Activity »
Find the line containing "phylum: Chordata" in the material below; copy that line and all following lines exactly.

Provided data »
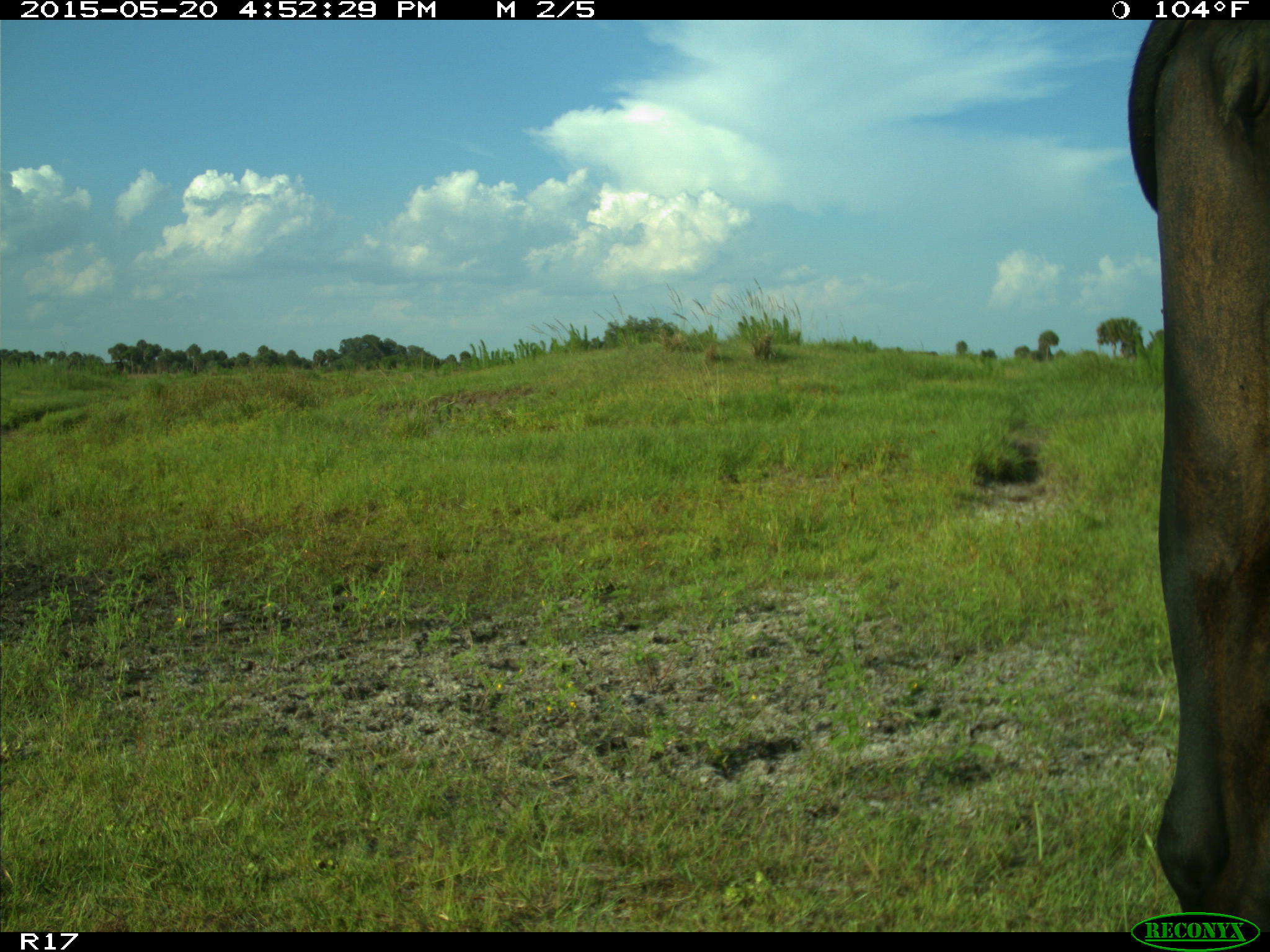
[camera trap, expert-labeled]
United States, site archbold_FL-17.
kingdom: Animalia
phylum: Chordata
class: Mammalia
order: Artiodactyla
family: Bovidae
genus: Bos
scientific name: Bos taurus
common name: domestic cow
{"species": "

Reply »
phylum: Chordata
class: Mammalia
order: Artiodactyla
family: Bovidae
genus: Bos
scientific name: Bos taurus
common name: domestic cow
{"species": "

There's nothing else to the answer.